I've got a narrow space that I want to emit fake firelight. Previously I used randomly twinkling Xmas lights, but the effect was always kind of cheesy. The string finally gave up the ghost and I'd like the replacement to look better.

The tricky part is the small space where the light has to be mounted. It's just under four feet wide, five inches deep and around five inches high - too small for the usual fluttering silk. The light needs to be thrown up on a vertical surface around two feet wide and three feet high. It's mounted at my garage door and needs to be visible from the street, twenty-five or thirty feet away.

Any ideas?


----------



## JustJimAZ (Aug 19, 2010)

If there is AC available, maybe you could use flicker bulbs, or build a flicker box something like this:




then you can use a yellow or orange spot that will flicker.
This seems like the simplest way to make this happen by Friday.
An MP3 player playing sounds of a fireplace would really help, at least for people a bit closer.

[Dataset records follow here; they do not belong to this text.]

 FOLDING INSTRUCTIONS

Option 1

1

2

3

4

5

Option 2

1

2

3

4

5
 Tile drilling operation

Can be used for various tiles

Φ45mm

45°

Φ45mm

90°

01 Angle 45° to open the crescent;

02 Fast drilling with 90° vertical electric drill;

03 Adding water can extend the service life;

Barring that, a new string of flickering / blinking Christmas lights may be the way to go. Maybe diffuse their light with orange cellophane?

Good luck!


----------



## austenandrews (Aug 22, 2010)

I punted and made some Great Stuff embers with twinkling orange lights. Not really what I wanted but it does look pretty creepy at night. With embers in the mouth and a new red light behind the eyes, people say my "furnace face" façade is much scarier this year.

Interesting technique for flicker. I'll have to give it a try when I'm not under the gun.


----------